The system "default" rarely points at a USB speakerphone — it
usually picks the internal codec instead.

### Make the service survive logout

If you're running `sapphire-call voice` as a systemd user service
under a non-login account, the PipeWire / PulseAudio user daemons
shut down when no session is active.

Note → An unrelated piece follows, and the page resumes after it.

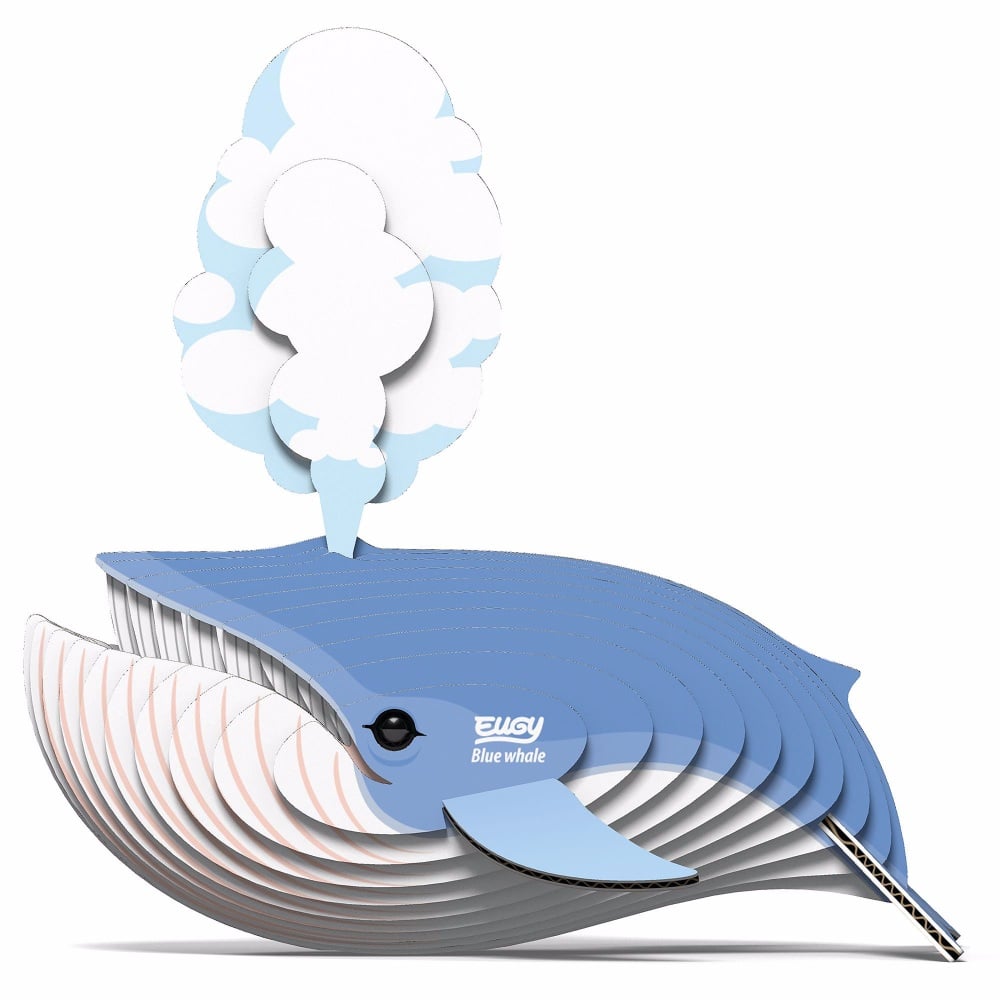 Blue Whale 3D Model Kit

Enable lingering so the audio
graph (and the satellite) keep running:

```sh
sudo loginctl enable-linger <user>
```

### Echo / feedback

The satellite gates the mic during reply playback, but in wake-word
mode the mic is open while waiting for the trigger — TTS bleed into
the mic can confuse Silero VAD. If you hear the agent talking to
itself, enable PipeWire's `echo-cancel` module
(`pactl load-module module-echo-cancel`) or physically separate the
mic from the speaker.

## 6. Common gotchas

| Symptom | Cause | Fix |
|---|---|---|
| `no default input device` | macOS: app lacks mic permission | System Settings → Privacy & Security → Microphone |
| Silent reply, no errors | Output device muted or output_rate mismatch in the satellite's log | Check `output: <rate> Hz` line; raise system volume |
| `[error: Internal error: Provider error: ...]` from satellite | Anthropic key absent / invalid on the server side | Verify `ANTHROPIC_API_KEY` env var on the **server** terminal |
| `Failed to read voice_pipeline 'irodori'` validation error at server startup | room_profile.voice_pipeline points at undefined block | Match name with `[voice_pipeline.<n>]` |
| `failed to fetch Silero VAD model` | No network / proxy | Pre-download the model manually and place at `~/.local/share/sapphire-call/voice-models/silero_vad.onnx` |
| First sherpa-onnx build OOM-kills CI | C++ compile is memory-heavy | Use a runner with ≥4 GB / 2 cores or set `CARGO_BUILD_JOBS=1` |

---

## 7. What's still in unit-test territory

The TOML schema, MCP wire format helpers, VAD math, and resampler are
covered by `cargo test --workspace`. The whole MCP-server-to-cpal
round-trip is **not** unit-tested — the integration boundary is the
manual flow above. Bringing that into automated CI would require
spawning a real axum process plus a mock LLM that talks the
JSON-streaming Anthropic protocol, which is more bookkeeping than it
saves at the project's current size.